La Conagua determinó que de acuerdo con
la actualización de la disponibilidad media anual en las cuencas, así
como con la extinción de volúmenes amparados en títulos de concesión o
asignación no vigentes, en más del 50 por ciento de las cuencas existía
el agua suficiente para liberarla al ambiente y a los usos consuntivos
mencionados. En ambos casos, aunque existían declaratorias de veda
emitidas por anteriores mandatarios en algunas cuencas, se consideró su
suspensión provisional a fin de contar con los caudales suficientes para
cumplir con el fin privatizador mencionado, hecho que levantó sospechas
en el sector de académicos y ambientalistas inconformes.

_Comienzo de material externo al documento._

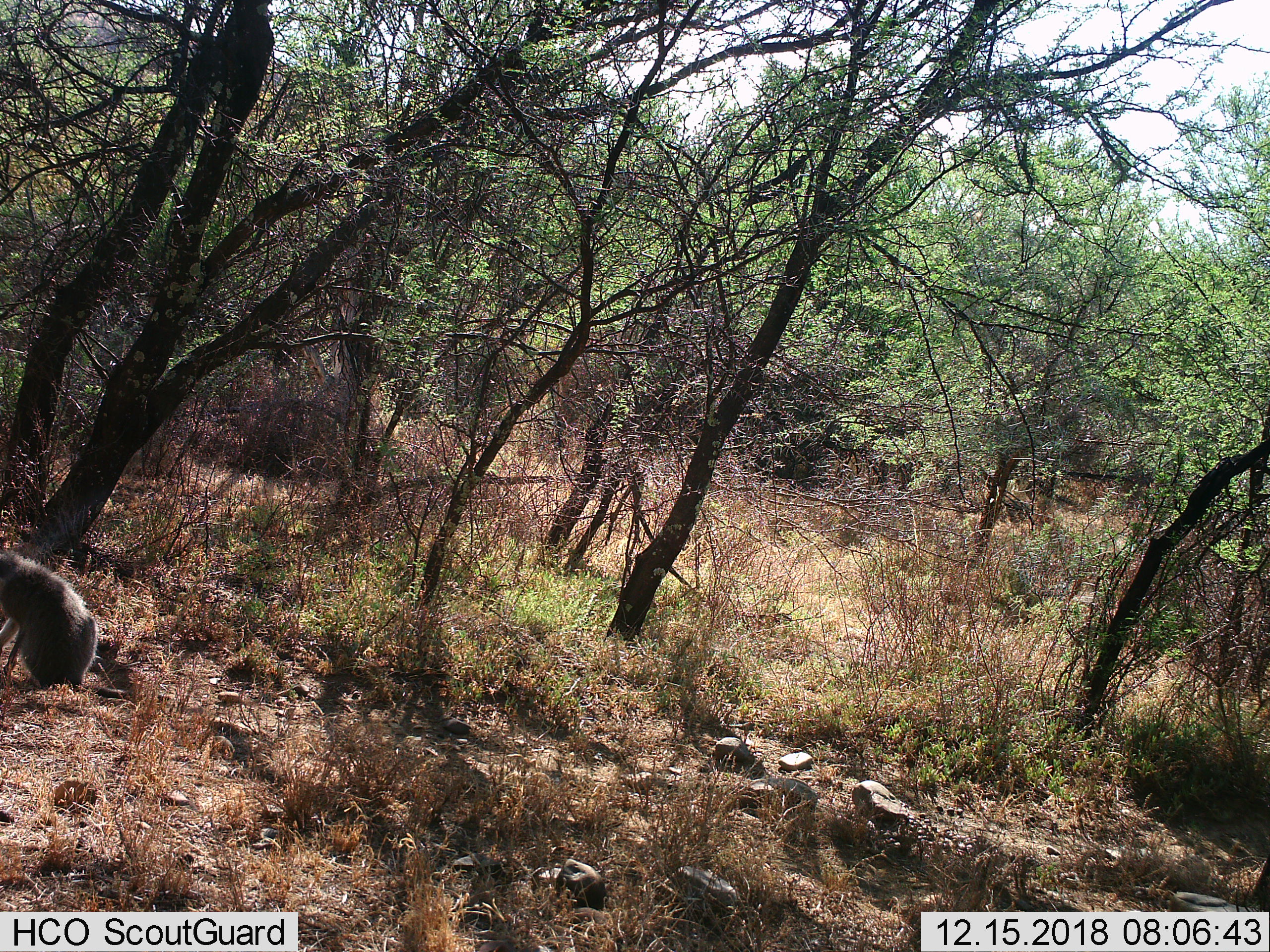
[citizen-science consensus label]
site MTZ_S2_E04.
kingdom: Animalia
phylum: Chordata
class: Mammalia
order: Primates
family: Cercopithecidae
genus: Chlorocebus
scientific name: Chlorocebus pygerythrus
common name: vervet monkey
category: monkeyvervet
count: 1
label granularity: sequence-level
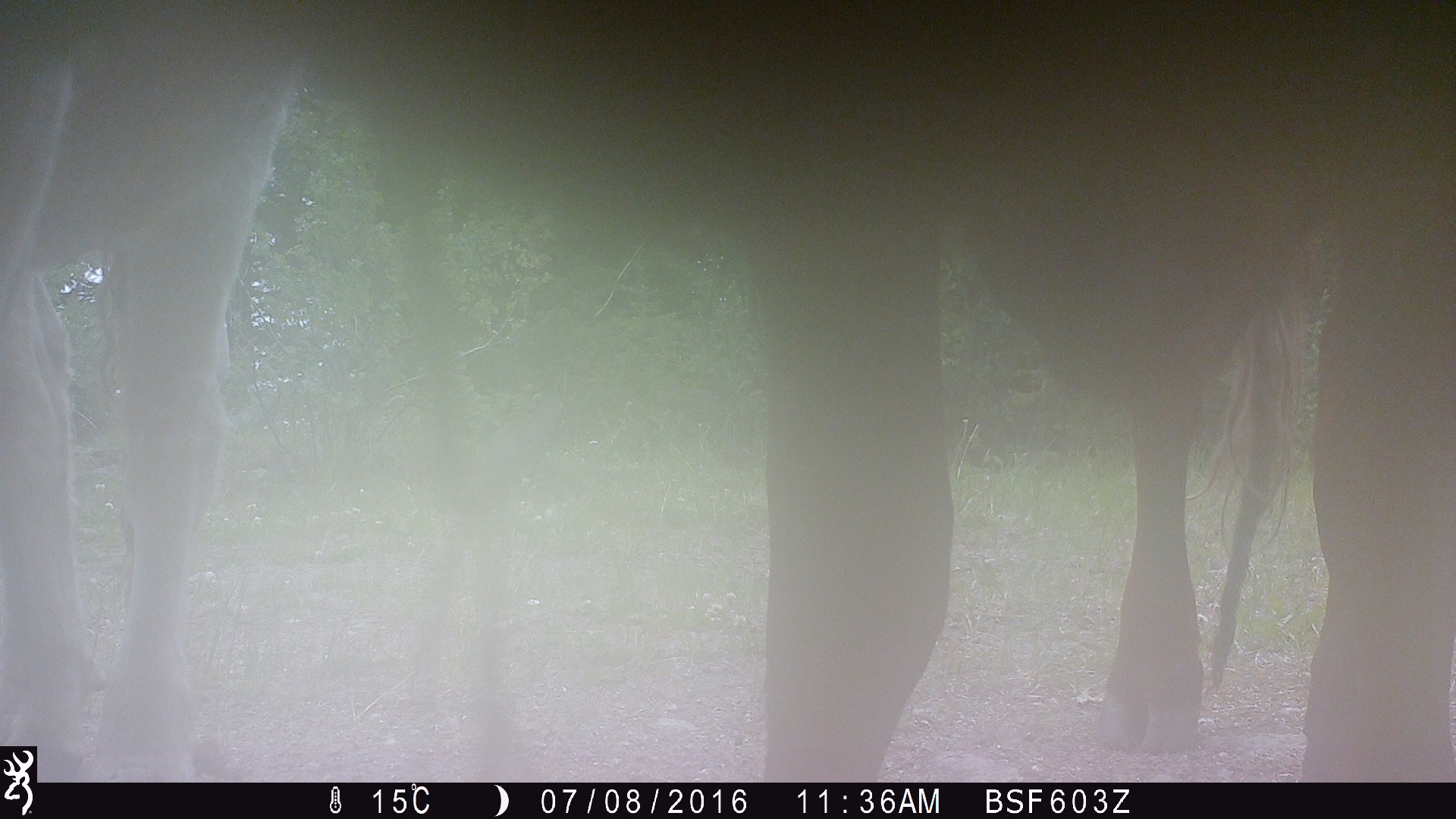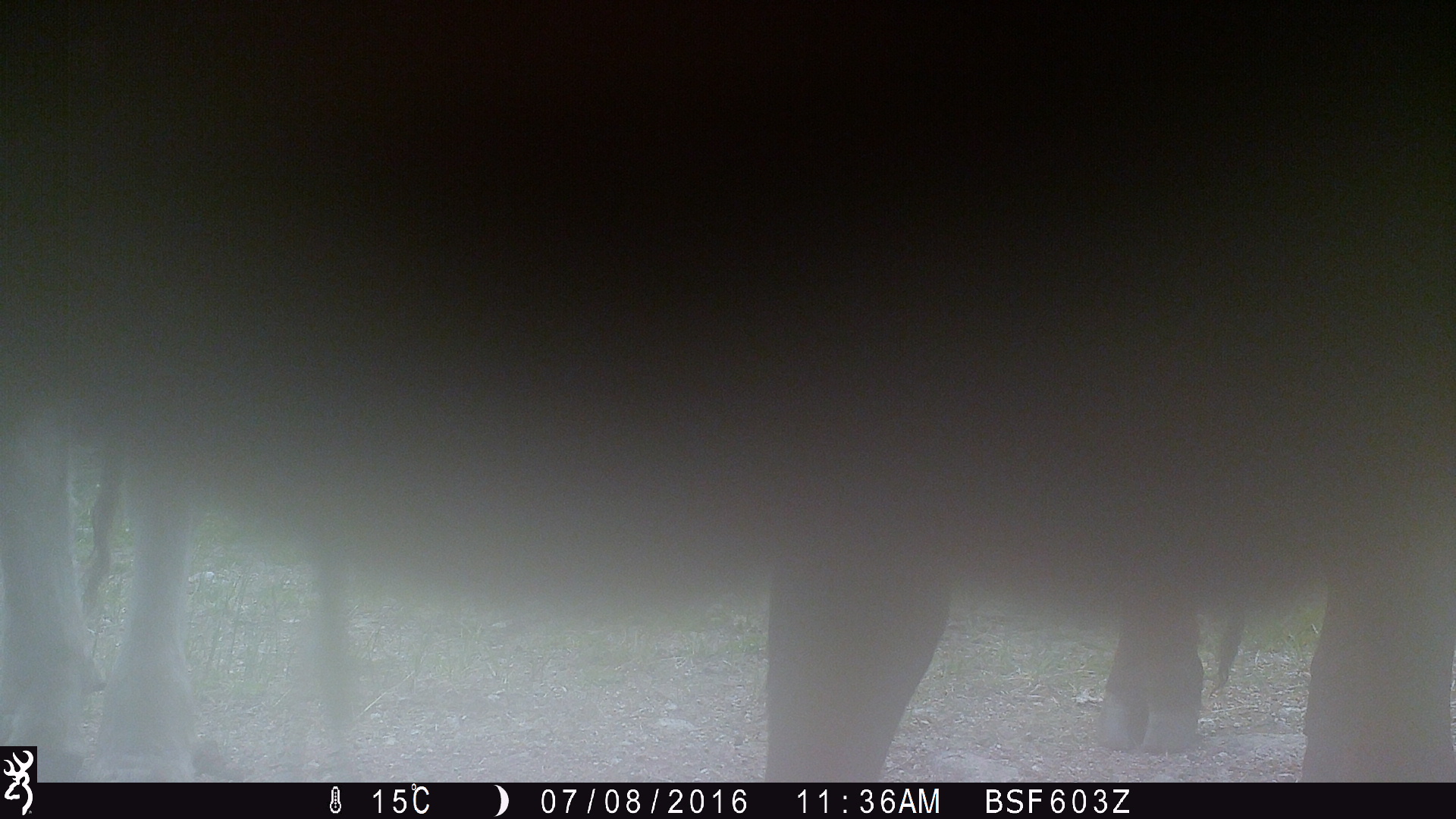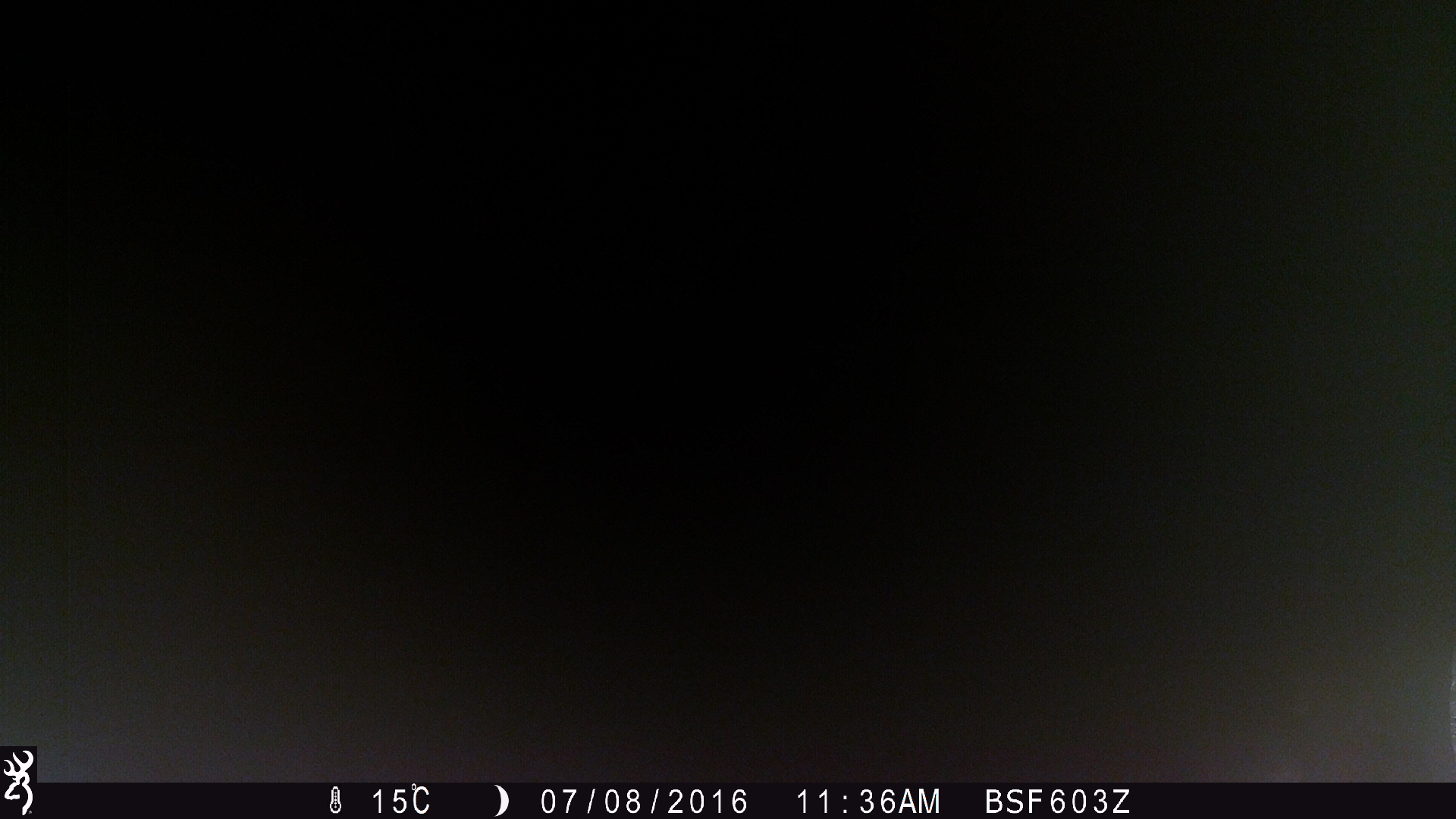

Estos últimos
sostenían que con los decretos “se entregaría el agua para el fracking y se terminaría privatizándola”.
Otras cuestiones aún más preocupantes
consistieron en que la determinación del volumen de los caudales
decretados para el ambiente y las zonas de reserva, en ciertos casos,
fueron cifras insignificantes. Un ejemplo es Chiapas, donde se determinó
un caudal ecológico de alrededor del 0.31 por ciento del volumen total
del agua utilizable. Si el caudal ecológico y las zonas de reserva
fueron conceptos creados para que la naturaleza recupere su salud
ecosistémica (sostenimiento y reproducción de humedales, sistemas
biológicos riparios y preservación de manantiales), las cantidades
decretadas, empíricamente, no ofrecen garantía alguna para que la
naturaleza recupere el equilibrio deseado.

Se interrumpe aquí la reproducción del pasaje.